» **What you will do**: Format the whole listing below as a JSON list of strings, with one string per line and no strings for blank lines.

» **Recorded data**:

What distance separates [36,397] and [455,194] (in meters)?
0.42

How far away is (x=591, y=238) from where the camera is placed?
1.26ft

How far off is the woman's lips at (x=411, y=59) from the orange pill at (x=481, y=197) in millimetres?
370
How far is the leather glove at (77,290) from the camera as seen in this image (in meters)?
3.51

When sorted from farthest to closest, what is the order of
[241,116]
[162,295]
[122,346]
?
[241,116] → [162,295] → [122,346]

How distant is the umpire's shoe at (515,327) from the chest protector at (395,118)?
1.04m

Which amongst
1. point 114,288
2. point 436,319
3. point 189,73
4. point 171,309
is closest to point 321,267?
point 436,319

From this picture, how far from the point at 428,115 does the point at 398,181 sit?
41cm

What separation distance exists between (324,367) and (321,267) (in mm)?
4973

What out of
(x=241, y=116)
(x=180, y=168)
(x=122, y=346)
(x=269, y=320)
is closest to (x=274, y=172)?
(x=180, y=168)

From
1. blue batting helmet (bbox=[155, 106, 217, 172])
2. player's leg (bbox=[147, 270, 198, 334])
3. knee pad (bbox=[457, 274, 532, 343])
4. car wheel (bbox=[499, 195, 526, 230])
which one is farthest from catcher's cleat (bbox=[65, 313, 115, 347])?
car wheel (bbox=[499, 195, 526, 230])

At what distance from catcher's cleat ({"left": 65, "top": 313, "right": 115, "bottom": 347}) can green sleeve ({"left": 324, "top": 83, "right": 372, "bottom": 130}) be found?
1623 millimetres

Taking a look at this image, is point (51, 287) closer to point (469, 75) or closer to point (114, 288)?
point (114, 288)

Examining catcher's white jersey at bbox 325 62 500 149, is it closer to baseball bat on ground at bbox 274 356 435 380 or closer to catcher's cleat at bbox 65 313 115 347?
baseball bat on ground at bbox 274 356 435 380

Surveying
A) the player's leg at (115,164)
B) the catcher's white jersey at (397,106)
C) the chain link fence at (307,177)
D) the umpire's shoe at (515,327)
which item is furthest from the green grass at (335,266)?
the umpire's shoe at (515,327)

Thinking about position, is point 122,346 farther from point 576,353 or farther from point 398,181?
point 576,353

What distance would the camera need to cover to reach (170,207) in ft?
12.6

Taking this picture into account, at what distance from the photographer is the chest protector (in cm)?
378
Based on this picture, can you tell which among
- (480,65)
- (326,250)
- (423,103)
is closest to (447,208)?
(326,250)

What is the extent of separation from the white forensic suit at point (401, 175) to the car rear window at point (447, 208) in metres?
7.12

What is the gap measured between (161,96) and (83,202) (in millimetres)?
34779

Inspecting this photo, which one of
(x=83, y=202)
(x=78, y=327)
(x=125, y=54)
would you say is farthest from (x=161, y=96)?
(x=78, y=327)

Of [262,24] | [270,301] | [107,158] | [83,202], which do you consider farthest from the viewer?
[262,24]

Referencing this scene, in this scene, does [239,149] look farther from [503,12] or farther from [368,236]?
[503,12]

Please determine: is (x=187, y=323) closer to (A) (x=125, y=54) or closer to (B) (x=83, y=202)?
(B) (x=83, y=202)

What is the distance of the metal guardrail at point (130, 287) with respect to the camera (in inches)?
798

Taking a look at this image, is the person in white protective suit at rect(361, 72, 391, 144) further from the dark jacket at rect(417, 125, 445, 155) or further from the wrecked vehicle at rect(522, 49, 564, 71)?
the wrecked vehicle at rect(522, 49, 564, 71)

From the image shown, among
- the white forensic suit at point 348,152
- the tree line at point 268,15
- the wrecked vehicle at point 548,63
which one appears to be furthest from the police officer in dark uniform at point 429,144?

» **Output for this exercise**:
[
  "What distance separates [36,397] and [455,194] (in meters)?",
  "0.42",
  "How far away is (x=591, y=238) from where the camera is placed?",
  "1.26ft",
  "How far off is the woman's lips at (x=411, y=59) from the orange pill at (x=481, y=197) in millimetres?",
  "370",
  "How far is the leather glove at (77,290) from the camera as seen in this image (in meters)?",
  "3.51",
  "When sorted from farthest to closest, what is the order of",
  "[241,116]",
  "[162,295]",
  "[122,346]",
  "?",
  "[241,116] → [162,295] → [122,346]",
  "How distant is the umpire's shoe at (515,327) from the chest protector at (395,118)?",
  "1.04m",
  "Which amongst",
  "1. point 114,288",
  "2. point 436,319",
  "3. point 189,73",
  "4. point 171,309",
  "is closest to point 321,267?",
  "point 436,319",
  "From this picture, how far from the point at 428,115 does the point at 398,181 sit?",
  "41cm",
  "What separation distance exists between (324,367) and (321,267) (in mm)?",
  "4973",
  "What out of",
  "(x=241, y=116)",
  "(x=180, y=168)",
  "(x=122, y=346)",
  "(x=269, y=320)",
  "is closest to (x=274, y=172)?",
  "(x=180, y=168)",
  "From",
  "1. blue batting helmet (bbox=[155, 106, 217, 172])",
  "2. player's leg (bbox=[147, 270, 198, 334])",
  "3. knee pad (bbox=[457, 274, 532, 343])",
  "4. car wheel (bbox=[499, 195, 526, 230])",
  "which one is farthest from catcher's cleat (bbox=[65, 313, 115, 347])?",
  "car wheel (bbox=[499, 195, 526, 230])",
  "At what distance from catcher's cleat ({\"left\": 65, \"top\": 313, \"right\": 115, \"bottom\": 347}) can green sleeve ({\"left\": 324, \"top\": 83, \"right\": 372, \"bottom\": 130}) be found?",
  "1623 millimetres",
  "Taking a look at this image, is point (51, 287) closer to point (469, 75) or closer to point (114, 288)?",
  "point (114, 288)",
  "Examining catcher's white jersey at bbox 325 62 500 149, is it closer to baseball bat on ground at bbox 274 356 435 380 or closer to catcher's cleat at bbox 65 313 115 347?",
  "baseball bat on ground at bbox 274 356 435 380",
  "Surveying",
  "A) the player's leg at (115,164)",
  "B) the catcher's white jersey at (397,106)",
  "C) the chain link fence at (307,177)",
  "D) the umpire's shoe at (515,327)",
  "which item is furthest from the green grass at (335,266)?",
  "the umpire's shoe at (515,327)",
  "Thinking about position, is point 122,346 farther from point 576,353 or farther from point 398,181?",
  "point 576,353",
  "What distance would the camera need to cover to reach (170,207) in ft?",
  "12.6",
  "Taking this picture into account, at what distance from the photographer is the chest protector (in cm)?",
  "378",
  "Based on this picture, can you tell which among",
  "- (480,65)",
  "- (326,250)",
  "- (423,103)",
  "is closest to (447,208)?",
  "(326,250)",
  "What is the extent of separation from the white forensic suit at point (401, 175) to the car rear window at point (447, 208) in metres?",
  "7.12",
  "What is the gap measured between (161,96) and (83,202) (in millimetres)?",
  "34779",
  "Inspecting this photo, which one of",
  "(x=83, y=202)",
  "(x=78, y=327)",
  "(x=125, y=54)",
  "would you say is farthest from (x=161, y=96)?",
  "(x=78, y=327)",
  "Of [262,24] | [270,301] | [107,158] | [83,202], which do you consider farthest from the viewer?",
  "[262,24]",
  "Referencing this scene, in this scene, does [239,149] look farther from [503,12] or farther from [368,236]?",
  "[503,12]",
  "Please determine: is (x=187, y=323) closer to (A) (x=125, y=54) or closer to (B) (x=83, y=202)?",
  "(B) (x=83, y=202)",
  "What is the distance of the metal guardrail at point (130, 287) with respect to the camera (in inches)?",
  "798",
  "Taking a look at this image, is the person in white protective suit at rect(361, 72, 391, 144) further from the dark jacket at rect(417, 125, 445, 155) or further from the wrecked vehicle at rect(522, 49, 564, 71)?",
  "the wrecked vehicle at rect(522, 49, 564, 71)",
  "From the image shown, among",
  "- the white forensic suit at point 348,152",
  "- the tree line at point 268,15",
  "- the wrecked vehicle at point 548,63",
  "which one appears to be furthest from the police officer in dark uniform at point 429,144?"
]